Aucun doute, les grottes tiennent une grande place dans la mémoire sermizellienne.
A ce propos, je viens de tomber, au hasard d'une lecture,sur un texte que je vous livre tout cru:
"Dans la plupart des mythes grecs, les cavernes jouent un rôle important, souvent ambivalent. Ce sont des endroits obscurs et inquiétants où habitent des monstres et des esprits mauvais (....) Mais ce sont aussi des sanctuaires où les hommes viennent faire alliance avec les dieux, capter des forces magiques, puiser des énergies nouvelles. Ce sont également des lieux où sont nés de nombreux héros et où d'autres ont été initiés, fortifiés, libérés ou métamorphosés.

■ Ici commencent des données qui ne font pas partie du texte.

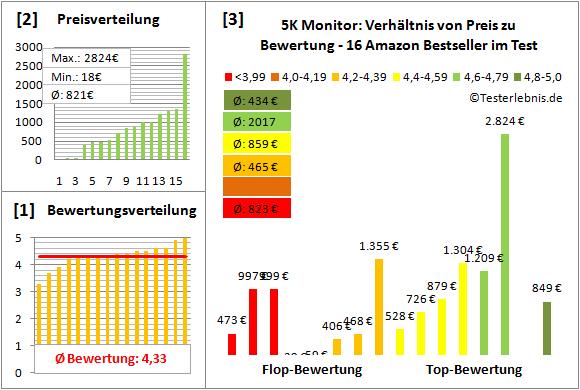 5k-monitor-test-bewertung Test Bewertung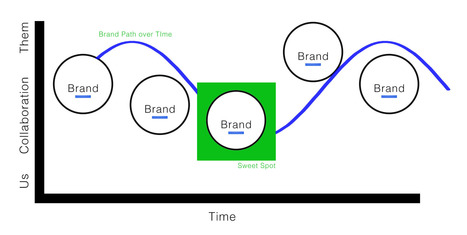 Marketing Vs Branding - Curagami | Curation Revolution | Scoop.it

Entrer dans une grotte, c'est toujours passer d'un état à un autre." (c'est moi qui souligne)
(Dans Michel Pastoureau "L'ours, histoire d'un roi déchu". La librairie du XXIe siècle. Seuil 01-07)
Celà vous parle-t-il ? A moi, oui.
Ainsi, nos sensations, nos émotions de petits découvreurs de grottes trouvent-elles leur racines et un peu de leur explication dans le passé lointain des rapports entre l'Homme et la Terre (bien avant la mythologie greque, d'ailleurs).
Remettons les pieds sur terre, ou plutôt dessous.
Pépette lance un appel pour tenter de reconstituer un plan du gouffre de Fées. Pas facile, d'autant moins que la réalité est en trois dimensions.
Pour ma part, je me souviens avoir tenté la chose plusieurs fois en rêve dans les premiers temps de mon "après-Sermizelles", soit vers 57 ou 58. En vain. Cette foutue grotte est sacrément compliquée, avec des circuits qui se divisent, se croisent, se retrouvent, en plus à des niveaux différents. Au réveil, c'était pire. J'ai renoncé.
Voici quelques repères qui aideront peut-être nos topographes de la mémoire ou, à défaut, rappelleront des souvenirs à certains.
1 Dans le porche, à gauche. Un petit boyau s'ouvre en hauteur et chemine pour ressortir, dans ce même porche, près de l'endroit ou débute le boyau d'entrée du gouffre. La progression est difficile, c'est étroit et bas de plafond au milieux de concrétions très fines. Les moniteurs spéléo qui m'ont fait découvrir le gouffre hésitaient à montrer ce bijou, à cause de la fragilité et des risques de destructions par des brise-tout, qui fréquentent aussi les grottes. Les anciens colons qui ont pris un peu de ventre peuvent toujours y envoyer leurs petits enfants, à condition de ne pas attendre trop.
2 Après un cheminement en boyau, on arrive effectivement à la fameuse corniche étroite, qu'on passe en rampant au-dessus d'un mur presque vertical. Dans l'obscurité, c'est impressionnant. A mon avis (mais je n'en suis pas sûr), c'est ce même mur qu'on appelle "mur de glaise" lorsqu'on le retrouve sur le chemin du retour et qu'on l'aborde par en bas, venant de la rivière. Heureusement, il y a quelques prises, mais il faut souvent s'y reprendre à plusieurs fois.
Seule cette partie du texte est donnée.